I keep coming back to this short post by Russell Davies. (No, not that Russell Davies.)

By way of reexamining Being Digital and Pointcast, he says:

But we're about to enter an age of surplus pixels – screens sitting
there, resting, not showing much, perhaps the odd slide show, screens
that aren't the thing we're doing. In public spaces, in offices, in our
homes. iPads and iPad-killers are going to be sitting around our living
rooms, next to our desks, next our beds. And we'll soon want more on
there than our picture libraries Ken Burnsing slowly away to themselves.
But we're going to want less than most designers are inclined to
design. We'll need a restful, slow, quiet sort of
information/entertainment design. Stuff that's happy not to be looked at
that much. That'll be interesting.

This makes a lot of sense to me, and triggers a bunch of reactions, not all well thought-out.

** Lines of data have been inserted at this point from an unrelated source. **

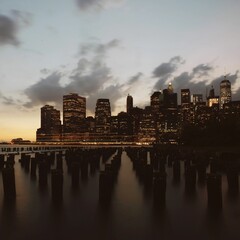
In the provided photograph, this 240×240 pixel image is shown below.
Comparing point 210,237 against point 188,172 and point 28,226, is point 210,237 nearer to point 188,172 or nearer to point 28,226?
point 28,226

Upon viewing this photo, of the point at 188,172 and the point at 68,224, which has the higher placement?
the point at 188,172

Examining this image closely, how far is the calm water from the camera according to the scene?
15.4 meters

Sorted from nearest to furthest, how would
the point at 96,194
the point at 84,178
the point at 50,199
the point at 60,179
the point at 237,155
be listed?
the point at 60,179 < the point at 50,199 < the point at 96,194 < the point at 84,178 < the point at 237,155

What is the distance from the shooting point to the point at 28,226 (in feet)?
54.6

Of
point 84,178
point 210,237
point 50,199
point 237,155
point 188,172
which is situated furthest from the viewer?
point 237,155

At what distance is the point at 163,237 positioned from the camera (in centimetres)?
1505

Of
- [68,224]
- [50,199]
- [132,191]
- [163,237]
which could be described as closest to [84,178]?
[132,191]

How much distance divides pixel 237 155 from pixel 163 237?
29.8 m

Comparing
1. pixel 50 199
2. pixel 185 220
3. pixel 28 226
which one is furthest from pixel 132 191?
pixel 28 226

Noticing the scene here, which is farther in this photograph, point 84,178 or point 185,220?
point 84,178

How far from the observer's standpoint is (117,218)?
1773cm

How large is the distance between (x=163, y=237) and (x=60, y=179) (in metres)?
7.73

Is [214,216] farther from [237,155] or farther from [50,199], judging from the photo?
[237,155]

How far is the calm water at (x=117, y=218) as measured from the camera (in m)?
15.4
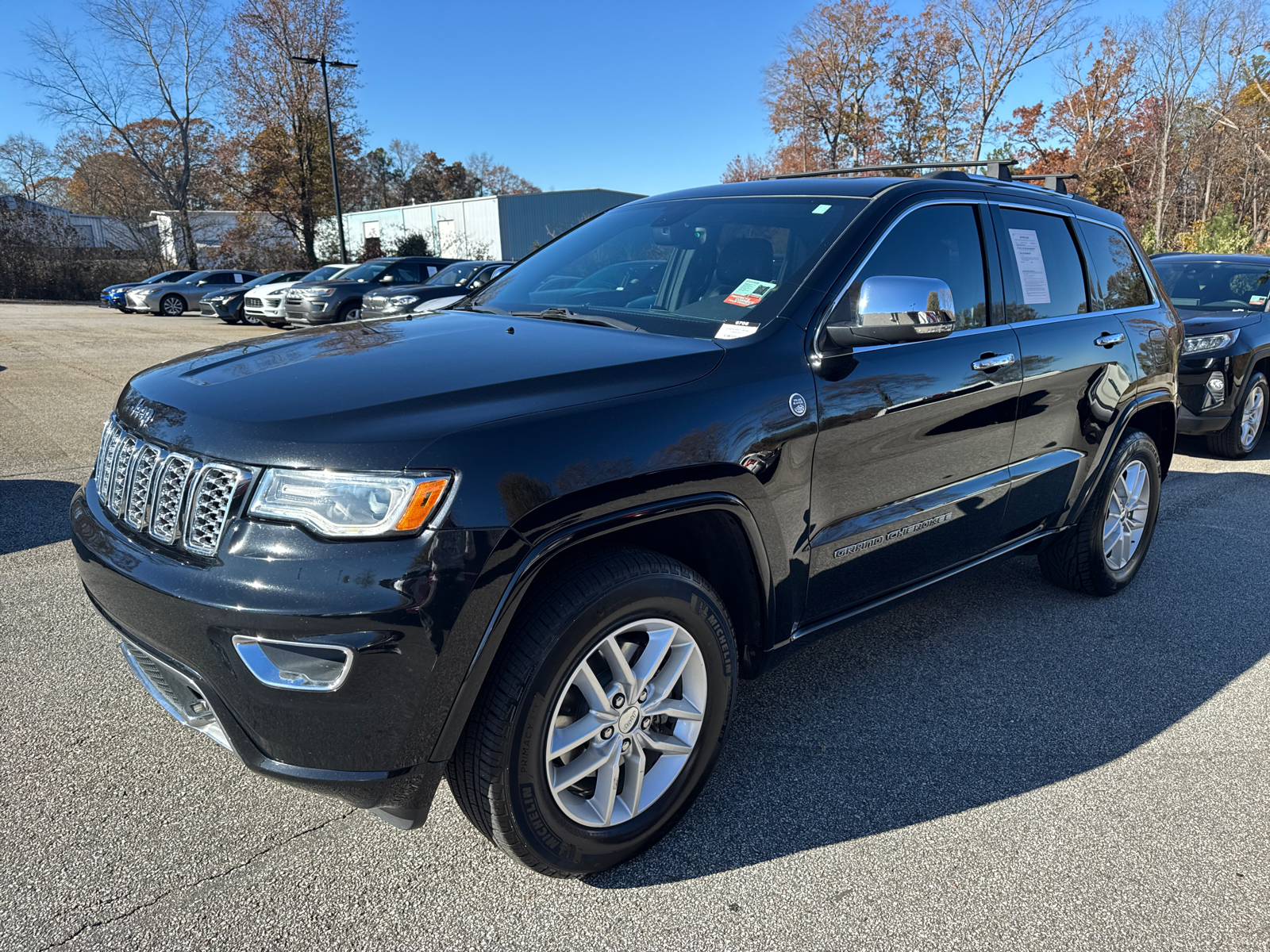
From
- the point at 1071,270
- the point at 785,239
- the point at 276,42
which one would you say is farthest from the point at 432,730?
the point at 276,42

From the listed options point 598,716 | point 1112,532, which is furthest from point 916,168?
point 598,716

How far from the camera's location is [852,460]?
272 centimetres

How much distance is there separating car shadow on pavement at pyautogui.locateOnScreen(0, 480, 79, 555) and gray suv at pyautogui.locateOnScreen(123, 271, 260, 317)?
23732 mm

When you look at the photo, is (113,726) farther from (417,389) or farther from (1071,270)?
(1071,270)

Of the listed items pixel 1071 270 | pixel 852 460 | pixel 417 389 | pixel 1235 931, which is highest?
pixel 1071 270

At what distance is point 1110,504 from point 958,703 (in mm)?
1533

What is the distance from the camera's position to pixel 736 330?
263 cm

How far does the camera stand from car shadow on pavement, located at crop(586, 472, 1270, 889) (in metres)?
2.62

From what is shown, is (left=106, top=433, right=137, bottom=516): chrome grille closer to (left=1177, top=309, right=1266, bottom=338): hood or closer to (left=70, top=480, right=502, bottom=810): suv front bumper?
(left=70, top=480, right=502, bottom=810): suv front bumper

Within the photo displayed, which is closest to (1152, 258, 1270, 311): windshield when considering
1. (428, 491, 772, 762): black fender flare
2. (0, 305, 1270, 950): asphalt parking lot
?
(0, 305, 1270, 950): asphalt parking lot

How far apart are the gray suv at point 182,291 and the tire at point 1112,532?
2774 cm

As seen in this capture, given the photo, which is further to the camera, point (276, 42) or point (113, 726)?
point (276, 42)

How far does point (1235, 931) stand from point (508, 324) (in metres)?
2.65

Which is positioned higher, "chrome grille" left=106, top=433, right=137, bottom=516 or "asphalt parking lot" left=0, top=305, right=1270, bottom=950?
"chrome grille" left=106, top=433, right=137, bottom=516
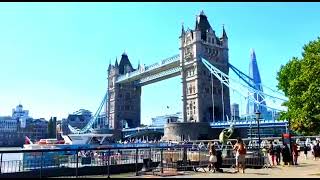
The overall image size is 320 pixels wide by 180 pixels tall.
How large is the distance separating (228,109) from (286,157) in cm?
7385

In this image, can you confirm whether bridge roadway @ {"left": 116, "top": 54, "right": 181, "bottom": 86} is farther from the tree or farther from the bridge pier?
the tree

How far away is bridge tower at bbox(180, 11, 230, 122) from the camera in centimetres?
9131

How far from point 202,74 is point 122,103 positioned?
1851 inches

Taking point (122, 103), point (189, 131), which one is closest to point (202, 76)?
point (189, 131)

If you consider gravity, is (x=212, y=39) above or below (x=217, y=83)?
above

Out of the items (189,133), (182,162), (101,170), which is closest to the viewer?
(182,162)

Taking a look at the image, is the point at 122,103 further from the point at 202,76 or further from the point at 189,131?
the point at 189,131

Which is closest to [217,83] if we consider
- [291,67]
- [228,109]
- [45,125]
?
[228,109]

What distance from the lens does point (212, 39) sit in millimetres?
97562

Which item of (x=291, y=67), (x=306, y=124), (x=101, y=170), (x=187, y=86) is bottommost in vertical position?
(x=101, y=170)

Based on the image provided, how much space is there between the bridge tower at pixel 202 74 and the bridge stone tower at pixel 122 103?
134 feet

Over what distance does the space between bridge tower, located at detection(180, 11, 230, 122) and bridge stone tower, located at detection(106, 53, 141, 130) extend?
4089 centimetres

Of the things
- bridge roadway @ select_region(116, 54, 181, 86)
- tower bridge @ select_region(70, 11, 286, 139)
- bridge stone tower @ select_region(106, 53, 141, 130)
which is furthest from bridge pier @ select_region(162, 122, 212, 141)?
bridge stone tower @ select_region(106, 53, 141, 130)

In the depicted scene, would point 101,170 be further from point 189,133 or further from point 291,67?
point 189,133
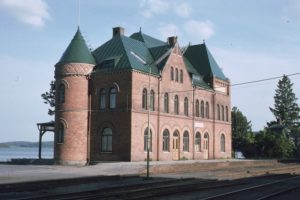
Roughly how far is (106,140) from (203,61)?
65.3ft

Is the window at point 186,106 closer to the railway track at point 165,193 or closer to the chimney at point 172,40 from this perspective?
the chimney at point 172,40

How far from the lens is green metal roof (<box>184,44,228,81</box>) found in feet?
181

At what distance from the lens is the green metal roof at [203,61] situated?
55.2 metres

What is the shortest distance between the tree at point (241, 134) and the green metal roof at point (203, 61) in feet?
44.5

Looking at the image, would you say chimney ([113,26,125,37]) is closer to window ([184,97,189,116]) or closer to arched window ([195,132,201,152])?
window ([184,97,189,116])

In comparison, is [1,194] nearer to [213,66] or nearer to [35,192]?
[35,192]

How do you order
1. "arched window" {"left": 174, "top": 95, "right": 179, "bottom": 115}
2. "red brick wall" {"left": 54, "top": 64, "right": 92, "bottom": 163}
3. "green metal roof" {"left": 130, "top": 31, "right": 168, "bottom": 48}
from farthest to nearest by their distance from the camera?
"green metal roof" {"left": 130, "top": 31, "right": 168, "bottom": 48} < "arched window" {"left": 174, "top": 95, "right": 179, "bottom": 115} < "red brick wall" {"left": 54, "top": 64, "right": 92, "bottom": 163}

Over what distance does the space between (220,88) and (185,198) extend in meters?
39.6

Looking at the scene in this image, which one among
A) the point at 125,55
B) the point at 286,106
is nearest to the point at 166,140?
the point at 125,55

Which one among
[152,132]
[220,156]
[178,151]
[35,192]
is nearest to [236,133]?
[220,156]

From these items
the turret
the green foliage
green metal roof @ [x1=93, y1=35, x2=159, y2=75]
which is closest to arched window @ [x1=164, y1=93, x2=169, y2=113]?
green metal roof @ [x1=93, y1=35, x2=159, y2=75]

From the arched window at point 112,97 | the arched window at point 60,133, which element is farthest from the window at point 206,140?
the arched window at point 60,133

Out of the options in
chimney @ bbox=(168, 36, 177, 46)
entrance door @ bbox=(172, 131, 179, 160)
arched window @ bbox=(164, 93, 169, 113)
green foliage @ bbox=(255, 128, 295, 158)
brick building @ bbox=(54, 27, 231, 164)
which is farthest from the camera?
green foliage @ bbox=(255, 128, 295, 158)

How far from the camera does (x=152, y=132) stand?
43.1 m
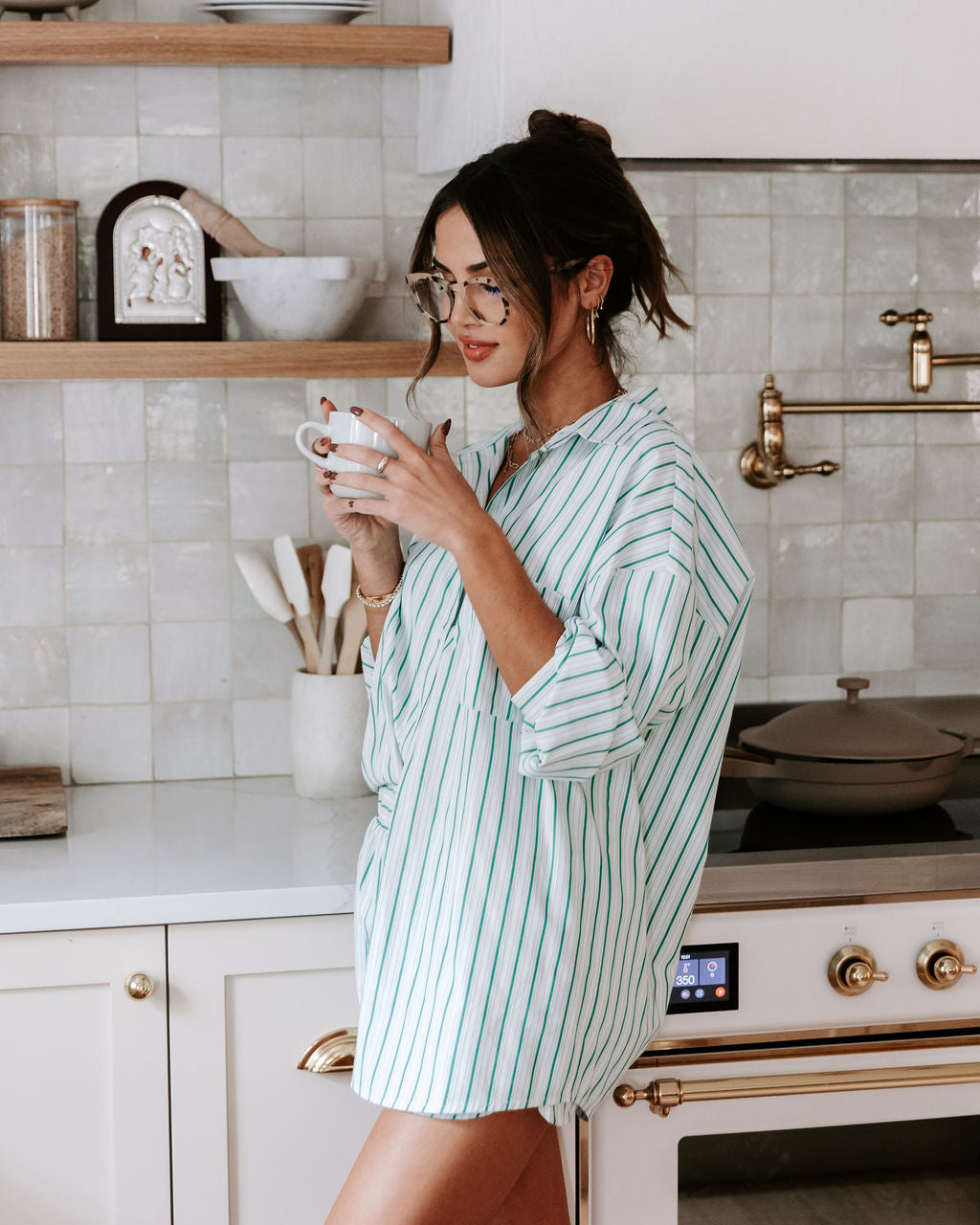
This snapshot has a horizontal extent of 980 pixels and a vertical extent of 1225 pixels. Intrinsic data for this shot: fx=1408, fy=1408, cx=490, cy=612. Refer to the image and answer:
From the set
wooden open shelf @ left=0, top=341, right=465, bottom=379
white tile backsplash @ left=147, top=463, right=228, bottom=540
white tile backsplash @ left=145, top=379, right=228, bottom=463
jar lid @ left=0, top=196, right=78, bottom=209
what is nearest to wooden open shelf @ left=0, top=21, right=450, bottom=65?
jar lid @ left=0, top=196, right=78, bottom=209

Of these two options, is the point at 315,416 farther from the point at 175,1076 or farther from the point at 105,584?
the point at 175,1076

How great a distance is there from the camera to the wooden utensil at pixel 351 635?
193 centimetres

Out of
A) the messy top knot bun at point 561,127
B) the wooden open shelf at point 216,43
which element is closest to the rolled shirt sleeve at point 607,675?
the messy top knot bun at point 561,127

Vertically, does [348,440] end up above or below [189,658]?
above

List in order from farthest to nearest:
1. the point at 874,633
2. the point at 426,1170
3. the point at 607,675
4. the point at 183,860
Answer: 1. the point at 874,633
2. the point at 183,860
3. the point at 426,1170
4. the point at 607,675

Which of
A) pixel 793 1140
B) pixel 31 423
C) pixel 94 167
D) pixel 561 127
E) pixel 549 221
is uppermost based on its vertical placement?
pixel 94 167

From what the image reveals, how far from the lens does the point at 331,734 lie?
191 centimetres

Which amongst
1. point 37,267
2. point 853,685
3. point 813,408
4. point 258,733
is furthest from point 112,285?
point 853,685

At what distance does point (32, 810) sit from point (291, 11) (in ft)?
3.50

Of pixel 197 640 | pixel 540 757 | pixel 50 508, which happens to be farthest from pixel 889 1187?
pixel 50 508

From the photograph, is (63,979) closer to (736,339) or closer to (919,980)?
(919,980)

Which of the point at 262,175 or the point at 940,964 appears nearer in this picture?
the point at 940,964

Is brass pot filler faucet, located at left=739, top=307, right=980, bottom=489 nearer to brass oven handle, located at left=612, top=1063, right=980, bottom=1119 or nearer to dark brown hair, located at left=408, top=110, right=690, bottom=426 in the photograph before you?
dark brown hair, located at left=408, top=110, right=690, bottom=426

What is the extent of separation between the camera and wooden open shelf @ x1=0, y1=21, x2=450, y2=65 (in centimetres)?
171
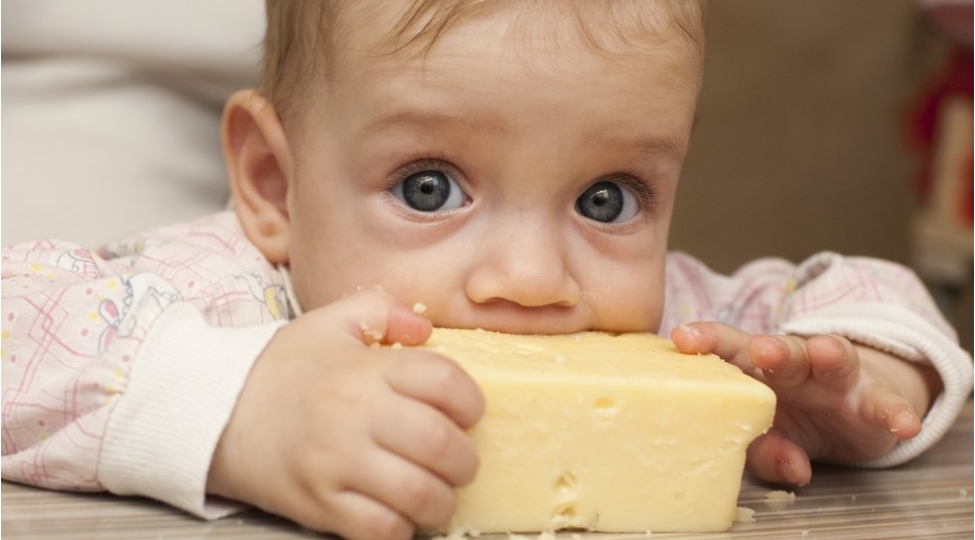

  • I really, really like the idea of "restful, slow, quiet" design. I'd like to see more of it in the digital realm. I love garish and loud as much as the next person, but the eyeballs, they get tired.
  • What are the print equivalents of restful/slow/quiet design? What are the architectural equivalents? Is this a call for the digital equivalents of the arts and crafts movement?
  • (Is that why we're seeing so many fake wood-grain apps on iDevices? I'm not sure William Morris would approve: plopping wood imagery on silicon/glass/aluminum devices is hardly "truth to material".)
  • Dragging this post back to the subject at hand, my fear is that instead of restful/slow/quiet, we'll get twitchy/fast/loud, particularly in the form of ads/ads/ads. We've already got extra screens at the grocery store (ADS!) and the gas station (ADS!) and there's talk of adding some to license plates (ADS!).
  • The opposite of an arts and crafts approach to all the surplus pixels, then, is a cyberpunk-style dystopia where behaviorally-targeted ads follow you from screen to screen down the street jabbering at you incessantly until you go postal. So that wouldn't be good.
  • Which in turn brings to mind projects like this LCD TV zapper kit as one possible response.
  • A pretty safe prediction (based on our culture's track record so far) is that which types of screens you see will split on class lines. In the same ways it does already, money will buy peaceful and tranquil spaces for those that have the money, and the twitchy/fast/loud will dominate mass culture.